The head of the commission, N.K. Singh, referred to the proposal in an interview to Mint in September last year after the terms of reference of the FFC were changed and it was asked to “examine whether a separate mechanism for funding of defence and internal security ought to be set up and if so how such a mechanism could be operationalized”.
The defence ministry had also proposed to the FFC that the government could look at issuing tax-free bonds or levy a cess to raise money for national security spending, a second person said. Another suggestion from the defence ministry was to use some of the money from disinvestment of DPSUs.
Given that the FFC has supported the idea of setting up an expert group for alternative funding mechanisms comprising officials of the defence, finance and home ministries, finance minister Nirmala Sitharaman may announce the constitution of such a committee in her budget speech, the second person said.
With the military standoff with China showing no signs of a resolution, Sitharaman is expected to make provisions for contingency spending, making sure that the capital outlay increases, said Sameer Patil, analyst with the Mumbai-based Gateway House think tank. “It is unlikely that we will see an increase in real terms of percentage or as percentage of the gross domestic product (GDP),” he said of a trend that has continued for about a decade.

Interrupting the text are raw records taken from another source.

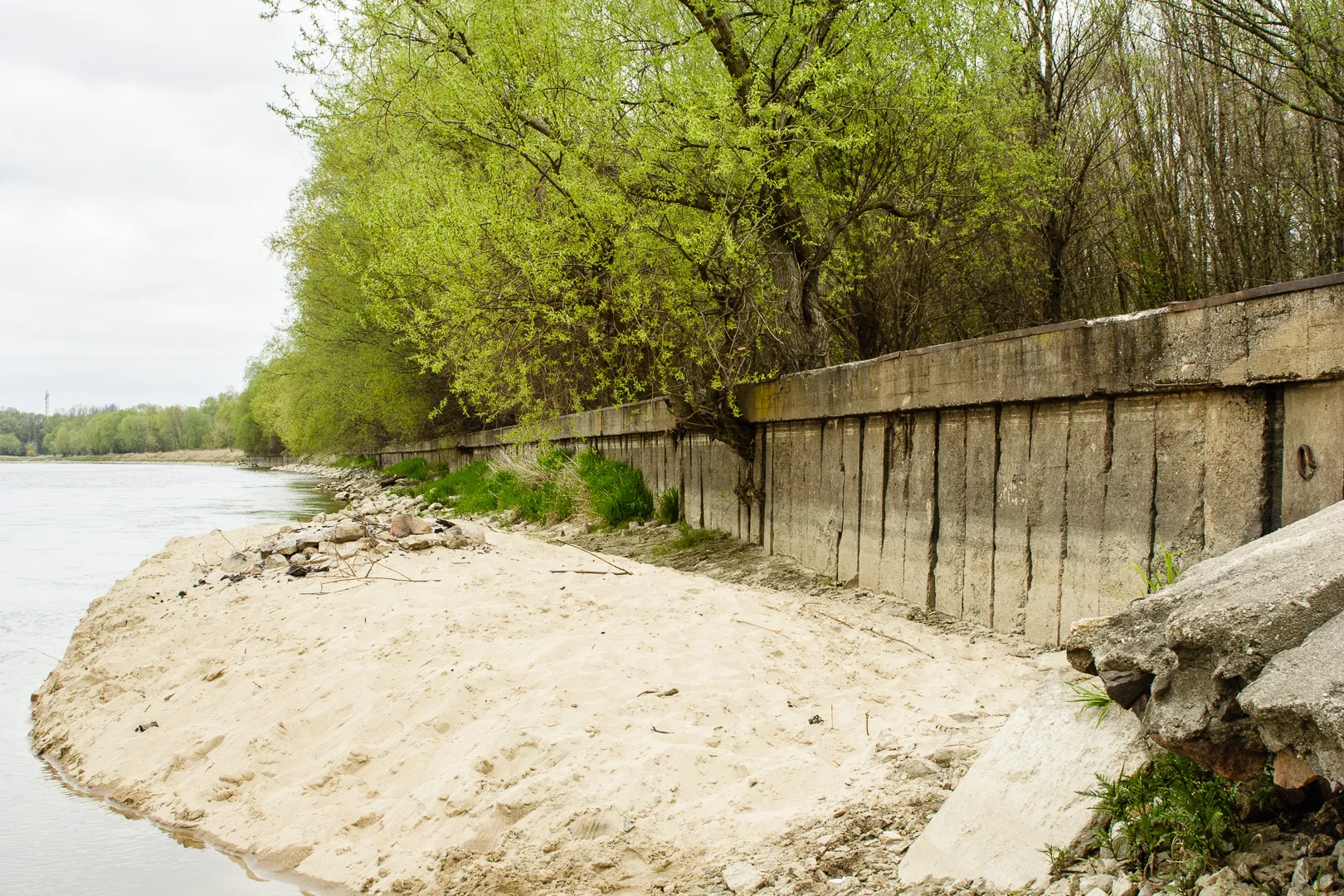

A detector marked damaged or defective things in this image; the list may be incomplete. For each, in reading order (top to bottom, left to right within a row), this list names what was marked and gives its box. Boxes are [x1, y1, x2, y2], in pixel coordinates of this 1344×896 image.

broken concrete slab [898, 677, 1150, 892]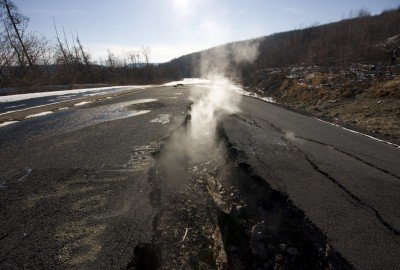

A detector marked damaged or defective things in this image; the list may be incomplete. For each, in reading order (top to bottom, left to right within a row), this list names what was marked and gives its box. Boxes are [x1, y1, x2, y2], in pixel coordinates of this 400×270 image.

cracked asphalt road [0, 85, 400, 268]
large crack in pavement [130, 111, 352, 268]
fissure in road surface [130, 115, 352, 268]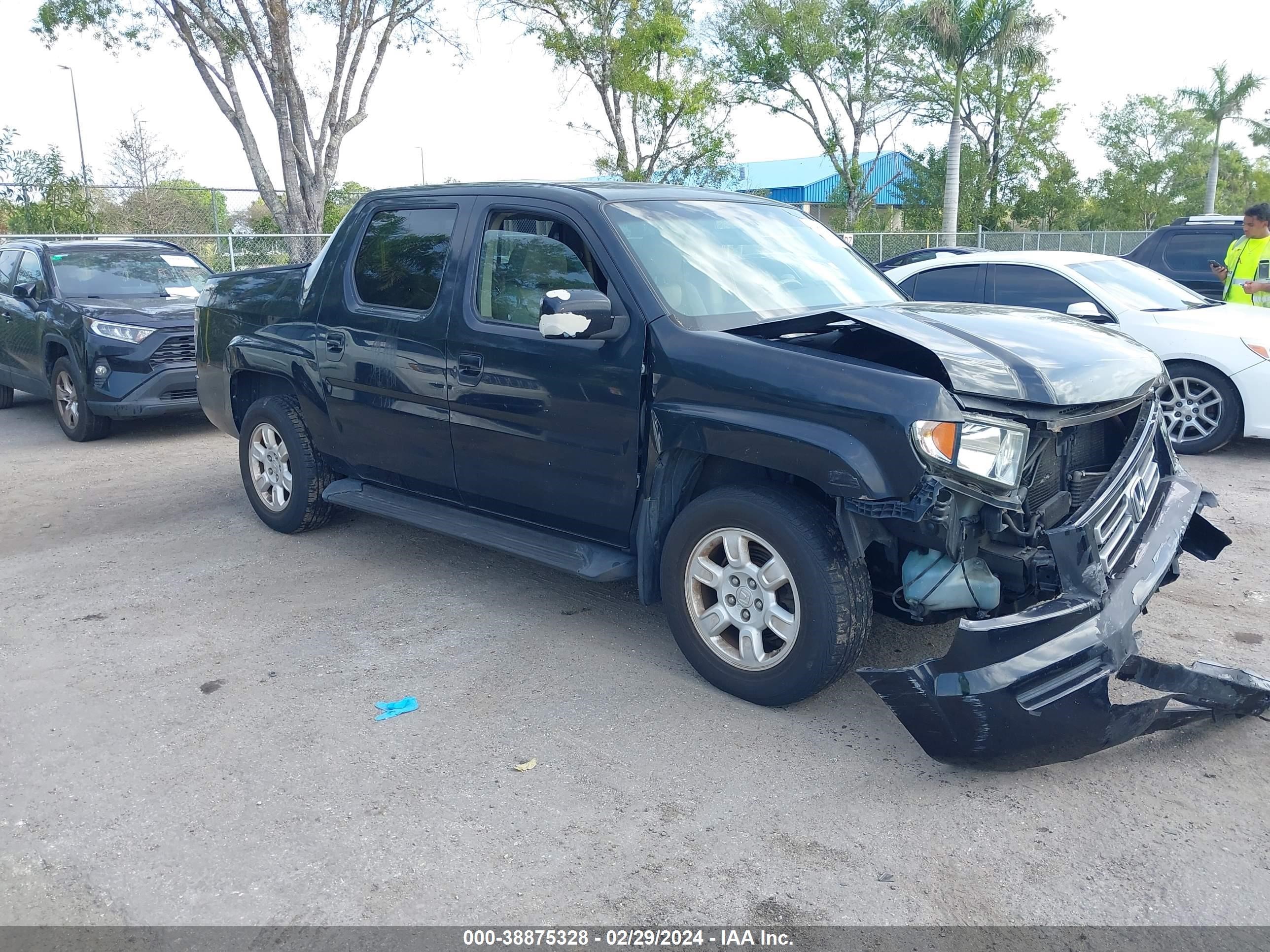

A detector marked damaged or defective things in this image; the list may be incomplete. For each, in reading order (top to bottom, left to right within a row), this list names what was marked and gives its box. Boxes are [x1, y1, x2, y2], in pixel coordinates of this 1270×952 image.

crumpled hood [64, 297, 195, 330]
crumpled hood [843, 303, 1168, 404]
damaged front end of truck [737, 309, 1270, 772]
detached front bumper [858, 406, 1265, 772]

In 2010-11, defence expenditure was 2.5% of GDP and 16.3% of central government expenditure, which decreased to 2.1% of GDP and 15.5% of government expenditure in 2020-21. This is despite a recommendation by the standing committee on defence in 2018 that the ministry of defence should be allocated a fixed budget of about 3% of GDP to ensure adequate preparedness of the armed forces. In March 2018, then vice chief of army staff Lt Gen Sarath Chand expressed grave concern at “insufficient” allocation of funds.
With the economy in a recession, the government has already cut back on non-priority spending in FY21 to step up capital expenditure, a priority. The re-prioritization of spending has also focused on projects that entail domestic procurement, rather than imports. The Indian economy suffered a devastating 24% contraction in the June quarter, but the contraction narrowed to a better than expected 7.5% in September.
The Defence Acquisition Policy unveiled in September 2020 provides for leasing hardware as a “means to possess and operate (a military) asset without owning the asset” and adds that it provides a useful way “to substitute huge initial capital outlays with periodical rental payments.”
Following this, the Navy took on lease two Sea Guardian drones from a US company. The Navy also aims to lease an unspecified number of anti-mine vessels and naval helicopters as it waits for the conclusion of much larger contracts for such systems to be made in India with foreign collaboration.